___ Page text

Furthermore, the defendant did not testify. It was within his power to deny or explain the evidence against him. His failure to deny or explain such evidence could be considered by the trial judge "as tending to indicate the truth of such evidence, and as indicating that among the inferences that may reasonably be drawn therefrom, those unfavorable to the defendant are the more probable." (People v. Adamson, 27 Cal. 2d 478, 488-489 [165 P.2d 3]; People v. Steccone, 36 Cal. 2d 234, 239 [223 P.2d 17].) The court did not err in receiving in evidence the extrajudicial statements of defendant. The evidence was sufficient to support a finding that the defendant knew that the diamonds were stolen. The evidence was sufficient to support the judgment.

______
___ Data section

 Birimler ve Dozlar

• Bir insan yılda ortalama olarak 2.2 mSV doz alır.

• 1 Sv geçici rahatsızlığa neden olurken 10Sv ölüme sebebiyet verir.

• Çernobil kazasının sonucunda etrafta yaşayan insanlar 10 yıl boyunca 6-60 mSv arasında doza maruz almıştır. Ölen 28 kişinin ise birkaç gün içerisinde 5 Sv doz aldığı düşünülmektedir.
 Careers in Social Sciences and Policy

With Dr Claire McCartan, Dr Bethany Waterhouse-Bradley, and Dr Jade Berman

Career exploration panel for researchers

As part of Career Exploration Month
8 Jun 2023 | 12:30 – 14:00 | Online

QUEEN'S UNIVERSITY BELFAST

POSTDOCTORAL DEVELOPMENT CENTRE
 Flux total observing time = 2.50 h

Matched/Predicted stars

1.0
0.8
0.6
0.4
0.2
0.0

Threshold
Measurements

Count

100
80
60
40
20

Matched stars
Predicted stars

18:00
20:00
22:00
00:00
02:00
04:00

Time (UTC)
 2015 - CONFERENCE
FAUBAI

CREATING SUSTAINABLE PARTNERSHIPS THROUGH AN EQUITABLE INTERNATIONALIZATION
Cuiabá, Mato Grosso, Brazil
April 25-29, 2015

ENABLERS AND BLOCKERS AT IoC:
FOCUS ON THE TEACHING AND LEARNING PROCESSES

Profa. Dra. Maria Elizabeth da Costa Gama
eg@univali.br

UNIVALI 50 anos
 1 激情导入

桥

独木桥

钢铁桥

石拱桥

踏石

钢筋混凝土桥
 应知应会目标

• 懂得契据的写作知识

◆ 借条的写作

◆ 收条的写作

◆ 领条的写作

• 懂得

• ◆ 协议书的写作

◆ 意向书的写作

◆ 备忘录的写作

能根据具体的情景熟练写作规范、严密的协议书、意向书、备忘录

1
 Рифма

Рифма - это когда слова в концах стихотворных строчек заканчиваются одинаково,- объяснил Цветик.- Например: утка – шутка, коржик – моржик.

______

• Apply what you read:
1 – According to the court opinion excerpt, what was the evidence sufficient to show that the defendant knew?
2 – Continue the court opinion excerpt about the defendant who did not testify, starting after its final sentence.
The listing isn't needed for these tasks.

• Per-task answers:
1 – That the diamonds were stolen.

2 –
[10] Appellant also contends that the court erred in receiving the pliers in evidence. He argues to the effect that there was no evidence that defendant used the pliers on the necklace or the diamonds; and that the pliers were of no evidentiary value, because there was no platinum on two of them and that the platinum on one of them was not the kind of platinum which was in the necklace--European platinum with 10 per cent white gold in it. There was no evidence that any white gold was in the necklace--the evidence was that sometimes in Europe 10 or 15 per cent white gold was used in platinum. With reference to the necklace being made in Europe, the evidence was that Dessy's brother told Dessy that it was made in Europe. The defendant admitted that the pliers were his and that he used them on things. Since there was gold and silver on all the pliers, and additionally there was platinum on one of them, it could be inferred that he used the pliers on jewelry. Section 1954 of the Code of Civil Procedure provides: "Whenever an object, cognizable by the senses, has such a relation to the fact in dispute as to afford reasonable grounds of belief respecting it, or to make an item in the sum of the evidence, such object may be exhibited to the jury. ... The admission of such evidence must be regulated by the sound discretion of the court." The pliers were admissible as items in the sum of the evidence. The arguments of defendant pertained more appropriately to the weight of the evidence. The weight to be given such evidence was for the determination of the trier of the facts. It was not error to receive the pliers in evidence. [135 Cal. App. 2d 709]

[11] Appellant also asserts that it was error to receive in evidence photographs of the pliers. The photographs were for illustrative purposes. It was not error to receive them in evidence.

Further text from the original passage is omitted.